PP and Ciutadans deal with far-right support sparks political outrage
Catalan president links it with "fascist outbreaks," Barcelona mayor calls it "agreement of shame," while Ciutadans says Vox is not its "partner"
The party leading opposition in Catalonia, unionist Ciutadans (Cs), will be part of a government in southern Spain headed by the People's Party (PP) with the support of Vox, the far right rising force.
This was confirmed on Wednesday with PP and Vox sealing an agreement in Seville, Andalusia, and since then the outraged reactions from the rest of the parties, especially in Catalonia, have not ceased.
Right-wing Cs, PP and Vox ran electoral campaigns portraying the independence movement as a major threat to Spanish unity.
Catalan president: "New fascist outbreaks worry me"
The Catalan president, Quim Torra, was one of the officials reacting to the news. "The fact that there are new fascist outbreaks worries me as a European," he said.
Vox has some links with other parties in Europe such as French Marine Le Pen's National Rally –formerly known as National Front.
Parliament speaker: "Agreement of shame"
Roger Torrent, the Catalan parliament speaker, called the agreement between PP and Vox "an agreement of shame."
"[Far-right Vox] backs sexist, homophobic, and racist ideas"
Ada Colau · Mayor of Barcelona
On his Twitter account, the speaker affirmed that "First, they accepted their rhetoric, then they opened the doors to the institutions and now they're going to govern thanks to them," referring to Vox.
Barcelona mayor: Vox "antidemocratic and against human rights"
Barcelona's mayor, Ada Colau, coinciding with Torrent in saying that the People's Party and Ciutadans have made "an agreement of shame" with Vox, a party she called "antidemocratic and against human rights."
"It backs sexist, homophobic, and racist ideas," she added. For her, the agreement "crosses a red line in democracy."
A spokesman for the pro-independence Esquerra party (ERC) in the Spanish parliament, Joan Tardà, warned that Catalonia always suffers when a right-wing party wins in Spain. "We always prefer progressive governments in Spain. Not only because that's what Spanish society deserves, but because it's also vital for Catalonia to be able to live freely," he said.

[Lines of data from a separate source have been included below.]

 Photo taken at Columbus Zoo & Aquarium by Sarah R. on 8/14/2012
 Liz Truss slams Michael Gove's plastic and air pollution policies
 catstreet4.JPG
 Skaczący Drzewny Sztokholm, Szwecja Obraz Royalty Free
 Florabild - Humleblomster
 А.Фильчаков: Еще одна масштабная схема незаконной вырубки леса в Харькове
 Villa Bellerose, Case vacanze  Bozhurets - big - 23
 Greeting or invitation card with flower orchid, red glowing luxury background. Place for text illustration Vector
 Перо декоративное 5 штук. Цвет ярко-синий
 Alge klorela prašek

Socialists: right-wing parties want to "eliminate" devolved powers
The Socialists, who will be ousted from a four-decade rule in Andalusia, also rejected the agreement.

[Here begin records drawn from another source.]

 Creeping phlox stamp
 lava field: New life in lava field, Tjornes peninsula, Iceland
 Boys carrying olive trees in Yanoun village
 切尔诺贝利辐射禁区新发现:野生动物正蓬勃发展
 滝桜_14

"We do not include in our negotiations everything outside the Constitutional framework, while the People's Party negotiates with Vox the suppression of Article 8 in the constitution when they say they want to eliminate the devolved powers for regions," said the public administrations Spanish minister, Meritxell Batet, who is Catalan.

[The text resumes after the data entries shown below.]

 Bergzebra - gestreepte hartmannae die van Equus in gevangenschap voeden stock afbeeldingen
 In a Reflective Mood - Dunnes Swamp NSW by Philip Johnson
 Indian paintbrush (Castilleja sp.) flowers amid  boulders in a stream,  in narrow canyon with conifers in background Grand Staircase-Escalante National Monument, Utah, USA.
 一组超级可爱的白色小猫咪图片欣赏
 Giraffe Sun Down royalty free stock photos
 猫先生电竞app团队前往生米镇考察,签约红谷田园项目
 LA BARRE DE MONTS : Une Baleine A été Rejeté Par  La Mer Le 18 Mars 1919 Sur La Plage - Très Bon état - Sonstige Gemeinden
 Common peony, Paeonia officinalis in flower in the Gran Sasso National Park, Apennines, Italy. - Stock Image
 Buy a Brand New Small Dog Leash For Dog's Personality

Ciutadans: PP "only" partner
Yet the leader of Ciutadans in Catalonia, Inés Arrimadas, said on Thursday that they are not partners with Vox. "In Andalusia we only have one partner, and its name is the People's Party, although some would like for the reality to be another," she said.
Arrimadas added that both Cs and PP have "enough power to govern," despite not having the majority. Vox will vote 'Yes' to the new cabinet, but will not join it.
Juanma Moreno, the PP leader in Andalusia who will become president of the region thanks to the agreement, insisted on Thursday that it is "responsible, realistic and sensible," and that it opens the doors to the "great aim," which is "the change" of government.